▶ Çözülecek Problem:
Aşağıdaki, yurtdışına kişisel veri aktarımına ilişkin Kurul kararını anlatan metinden "Veri sorumlusunun yurtdışındaki" ile başlayıp "bulunmaması sebebiyle reddedilmiştir." ile biten bölümü lütfen hiç değiştirmeden aynen yazın.

▶ Kaynak:
● ● ● ● ● ● ●

Otomotiv sektöründe faaliyet gösteren veri sorumlusu tarafından reklam amaçlı gönderilen bir kısa mesaj hakkında ilgili kişinin şikâyeti üzerine Kişisel Verileri Koruma Kurulu’nun (“Kurul”) 08.07.2019 tarihli ve 2019/203 sayılı Kararı ile veri sorumlusu hakkında müşterilerinin kişisel verilerini yurtdışındaki veri tabanlarına saklaması ile ilgili olarak resen inceleme başlatılmıştır. Resen inceleme üzerine Kurul’un 22/07/2020 tarih ve 2020/559 sayılı Kararında aşağıdaki değerlendirmelere yer verilmiştir.
Veri sorumlusunun yurtdışındaki dış kaynak firmaya verilerin aktarmasındaki hukuki gerekçesi olarak gösterdiği veri sorumlusu olarak şirketin meşru menfaati için veri işlemenin zorunlu olması şartı Kurul tarafından geçerli bir meşru menfaatin bulunmaması sebebiyle reddedilmiştir.
Kurul, somut olayda kişisel verilerin yurtdışında bulunan bir firmaya aktarılacağına ilişkin herhangi bir açıklamaya yer verilmediğinden veri aktarımının Kanun’un 5/2(f) hükmü kapsamında mı yoksa ilgililerin açık rızalarına istinaden mi gerçekleştirildiğinin anlaşılır olmadığı kanaatine varmıştır.
108 sayılı Sözleşmeye ilişkin Değerlendirme
Veri sorumlusunun Kanun’un 9. maddesindeki gerekçesine ilişkin olarak iç hukukumuza aktarılan 108 sayılı Sözleşme ile ilgili olarak 108 sayılı Sözleşme’nin taraflarından bir ülkede bulunan Dış Kaynak Firmaya yapılan kişisel veri aktarımı meşru olduğunu ileri sürmüştür. Kurul konu ile olarak 108 sayılı Sözleşmenin 12. maddesinde, Sözleşmeye taraf devletlerin yalnızca özel hayatın korunması gerekçesiyle diğer taraf devletlere gerçekleşecek kişisel veri aktarımlarını yasaklayamayacaklarının veya özel bir izin öngörmek suretiyle kısıtlayamayacaklarının öngörüldüğünü belirtmiştir.
Ek olarak 108 sayılı Sözleşmeye İlişkin Açıklayıcı Rapor’un ikinci fıkrasında, hükmün taraf devletler arasındaki veri akışının bildirime tabi kılınmasına veya tarafların iç hukuklarında belirli durumlarda yurt içinde veya sınır aşan nitelikte aktarımları yasaklamaya yönelik düzenlemeler yapabilme imkânını ortadan kaldırmadığının öngörüldüğünü açıklamıştır. Bu kapsamda, Kanunun 9 uncu maddesinin ikinci fıkrasında öngörülen düzenleme uyarınca, Kurul tarafından güvenli ülke olarak ilan edilmemiş ülkelere ilgili kişinin açık rızası olmaksızın yapılacak kişisel veri aktarımlarının ancak Kanunun 5 inci maddesinin ikinci fıkrasında veya 6 ncı maddesinin üçüncü fıkrasında belirtilen şartlardan birinin varlığı ve tarafların yeterli korumayı yazılı olarak taahhüt etmeleri ve Kurul tarafından aktarıma izin verilmesi halinde gerçekleşmesine imkân tanındığını sonucuna bağlanmıştır.

● ● ● ● ● ● ●

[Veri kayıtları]

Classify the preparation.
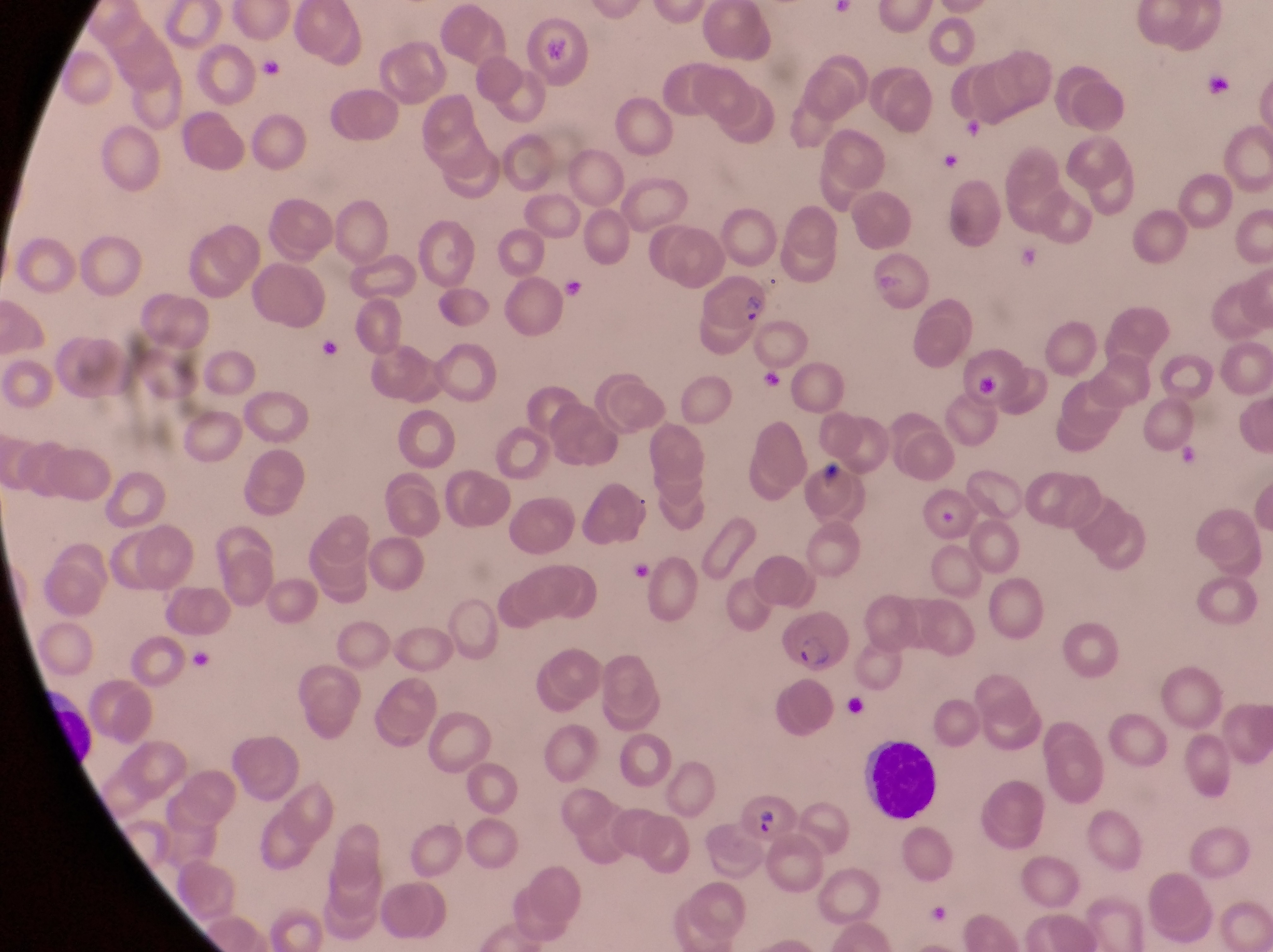
Thin blood smear.

magnification = 1000x
country = Uganda
field of view = single
trophozoite locations = approximate bounding boxes as [left, top, right, bottom] in pixels: [257, 53, 287, 86], [939, 148, 967, 176], [559, 272, 587, 307], [315, 334, 345, 369], [754, 357, 781, 394], [1169, 444, 1202, 472]
capture = smartphone photograph through the eyepiece of an Olympus CX-23 microscope
parasitised red blood cell locations = approximate bounding boxes as [left, top, right, bottom] in pixels: [517, 12, 592, 86], [859, 248, 931, 311], [699, 277, 771, 334], [808, 465, 865, 522], [921, 487, 978, 547], [778, 609, 856, 674], [739, 794, 801, 849]
image size = 1273×952 pixels
leukocyte locations = approximate bounding boxes as [left, top, right, bottom] in pixels: [858, 739, 940, 822]
artifact (platelet-like body, stain precipitate, or debris) locations = approximate bounding boxes as [left, top, right, bottom] in pixels: [1196, 74, 1236, 106], [966, 347, 1029, 414], [843, 691, 873, 719]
Assess this cell for malaria.
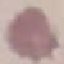
Uninfected.

Thin smear of blood. Giemsa stain. Automatically extracted cell patch, resized to 64 × 64 pixels. Acquired by smartphone through the microscope eyepiece.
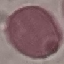 Result: no malaria parasites detected. Giemsa stain. Photographed with a smartphone camera at the microscope eyepiece. Thin blood film. Cell patch, automatically extracted from a larger field of view and resized to 64 × 64 pixels.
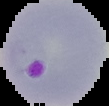
image size = 109×106 pixels
image type = segmented cell region with the area outside set to black
preparation = thin blood film
result = Plasmodium parasites detected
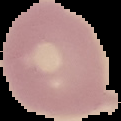

From a thin blood smear. Image is 121×121 pixels. Malaria status: uninfected. Segmented cell region on a black background.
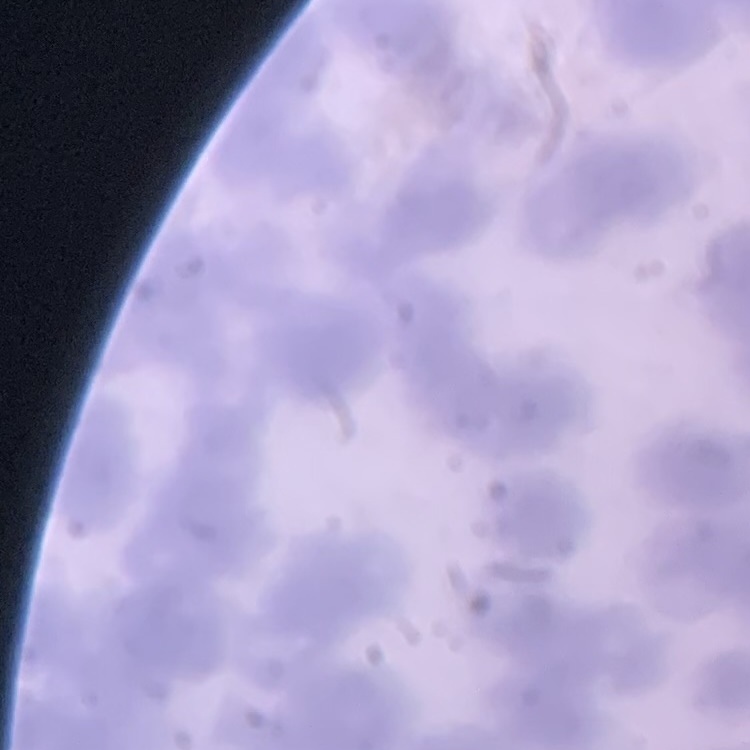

● ● ● ● ● ● ●

▶ Sonuç:
Veri sorumlusunun yurtdışındaki dış kaynak firmaya verilerin aktarmasındaki hukuki gerekçesi olarak gösterdiği veri sorumlusu olarak şirketin meşru menfaati için veri işlemenin zorunlu olması şartı Kurul tarafından geçerli bir meşru menfaatin bulunmaması sebebiyle reddedilmiştir.